It is not disputed that by the general custom of merchants in the United States, bills of exchange drawn in one state on another state are, if dishonored, protested by a notary, and the production of such protest is the customary document of dishonor.
If a person undertake to accept a bill in consideration that another will purchase one already drawn or to be thereafter drawn, and as an inducement to the purchaser to take it, and the bill is purchased upon the credit of such promise for a sufficient consideration, such promise to accept is binding upon the party. It is an original promise to the purchaser, not merely a promise for the debt of another, and having a sufficient consideration to support it, in reason and justice as well as in law, it ought to bind him.
If A. says to B. pay so much money to C. and I will repay it to you, it is an original independent promise, and if the money is paid upon the faith of it, it has been always deemed an obligatory contract, even though it be by proof, because there is an original consideration moving between the immediate parties to the contract.
Damage to the promisee constitutes as good a consideration as benefit to the promisor.
In cases not absolutely closed by authority, this Court has always expressed a strong inclination not to extend the operation of the statute of frauds so as to embrace original and distinct promises, made by different persons at the same time upon the same general consideration.
It can make no difference in law whether the debt for which a bill of exchange is taken is a preexisting debt or money then paid for the bill. In each case there is a substantial credit given by the party to the drawer upon the bill, and the party parts with his present rights at the instance of the promisee, whose promise is substantially a new and independent one, and not a
mere guarantee of the existing promise of the drawer. Under such circumstances, there is no substantial distinction, whether the bill be then in existence, or be drawn afterwards. In each case, the object of the promise is to induce
the party to take the bill upon the credit of the promise.
If the holder of a bill of exchange, at the time of taking the bill, knew that the drawee had not funds in his hands belonging to the drawer, and took the bill on the promise of the drawee to accept it, expecting to receive funds from the drawer, the promise of the drawee to accept the bill, constitutes a valid contract between the parties, notwithstanding the failure of the drawer to place funds in his hands. The acceptance of the drawee of a bill binds him, although
it is known to the holder that he has no funds in his hands. It is sufficient
that the holder trusts to such acceptance.
This suit was originally instituted by Joseph K. Sumrall, in a state court of Kentucky, and afterwards, on the petition of Thomas F. Townsley the defendant below, removed into the Circuit Court of the United States for the District of Kentucky, where the same was tried before a jury and a verdict rendered for the plaintiff.
The action was upon an alleged verbal promise made by the defendant as one of the partners of Townsley & Co. that they would accept a certain draft or drafts, to be drawn on them at New Orleans by one Richard S. Waters in favor of Joseph K. Sumrall, and the cause of action alleged was a failure to comply with the promise. The bill was drawn and remitted to New Orleans, and not being paid, was returned under protest to Kentucky, and this suit was brought.
On the trial in the circuit court, various bills of exceptions were taken by the defendant, all of which are stated in the opinion of this Court, and in which opinion is also stated, the points on which the plaintiff in error sought to obtain a reversal of the judgment of the circuit court.
MR. JUSTICE STORY delivered the opinion of the Court.

+---+

= EXERCISE TASKS =
a: According to the case summary, in what city were Richard S. Waters's drafts to be drawn on Townsley & Co.?
b: Please render this sentence from the case summary in Spanish: "Damage to the promisee constitutes as good a consideration as benefit to the promisor."

+---+

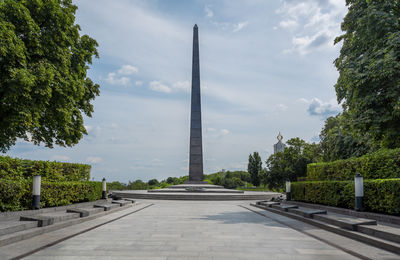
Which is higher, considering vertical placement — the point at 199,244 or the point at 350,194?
the point at 350,194

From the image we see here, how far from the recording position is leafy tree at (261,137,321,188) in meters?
45.1

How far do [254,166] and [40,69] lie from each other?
185ft

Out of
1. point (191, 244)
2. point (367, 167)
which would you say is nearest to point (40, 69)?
point (191, 244)

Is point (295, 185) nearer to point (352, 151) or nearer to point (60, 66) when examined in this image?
point (352, 151)

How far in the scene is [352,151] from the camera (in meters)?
20.3

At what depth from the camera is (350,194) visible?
12047 millimetres

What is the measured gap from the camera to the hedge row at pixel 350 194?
31.4ft

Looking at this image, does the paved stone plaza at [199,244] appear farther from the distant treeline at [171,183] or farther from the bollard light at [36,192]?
the distant treeline at [171,183]

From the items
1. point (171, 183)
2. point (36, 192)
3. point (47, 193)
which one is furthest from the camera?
point (171, 183)

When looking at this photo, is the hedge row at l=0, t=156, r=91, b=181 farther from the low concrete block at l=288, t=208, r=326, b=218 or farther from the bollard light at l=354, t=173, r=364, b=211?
the bollard light at l=354, t=173, r=364, b=211

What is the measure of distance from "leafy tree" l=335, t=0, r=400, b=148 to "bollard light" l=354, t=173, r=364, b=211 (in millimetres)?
3100

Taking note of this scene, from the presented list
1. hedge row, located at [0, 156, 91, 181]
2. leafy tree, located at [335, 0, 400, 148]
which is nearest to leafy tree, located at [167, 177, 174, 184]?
hedge row, located at [0, 156, 91, 181]

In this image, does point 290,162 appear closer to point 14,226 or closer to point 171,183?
point 171,183

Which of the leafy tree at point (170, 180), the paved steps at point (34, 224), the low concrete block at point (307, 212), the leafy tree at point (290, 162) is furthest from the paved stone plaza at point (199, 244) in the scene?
the leafy tree at point (170, 180)
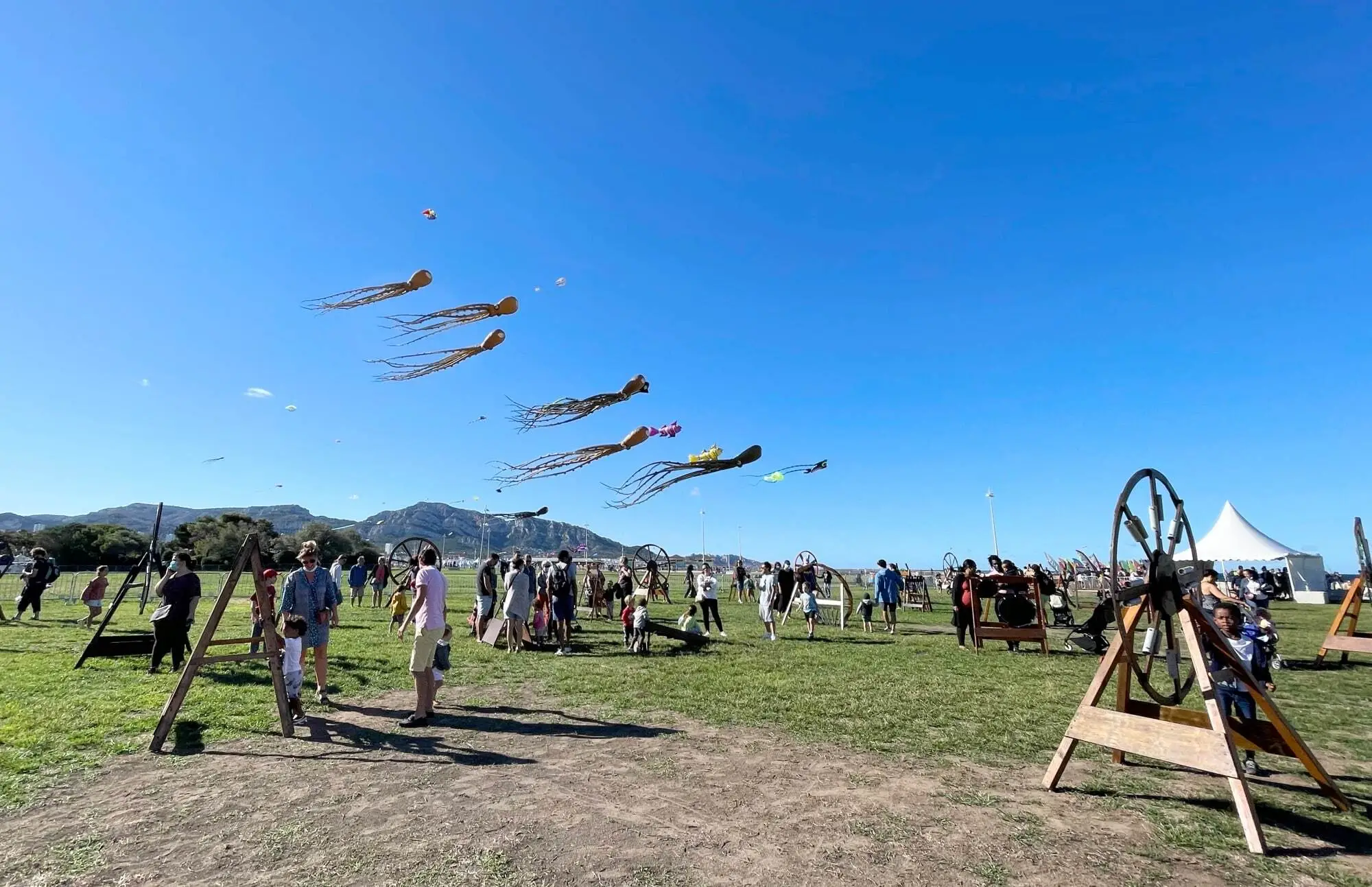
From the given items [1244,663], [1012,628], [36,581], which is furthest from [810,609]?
[36,581]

+---+

= ANSWERS FOR THIS EXERCISE =
a: New Orleans

b: El perjuicio sufrido por el destinatario de la promesa constituye una contraprestación tan válida como el beneficio obtenido por el promitente.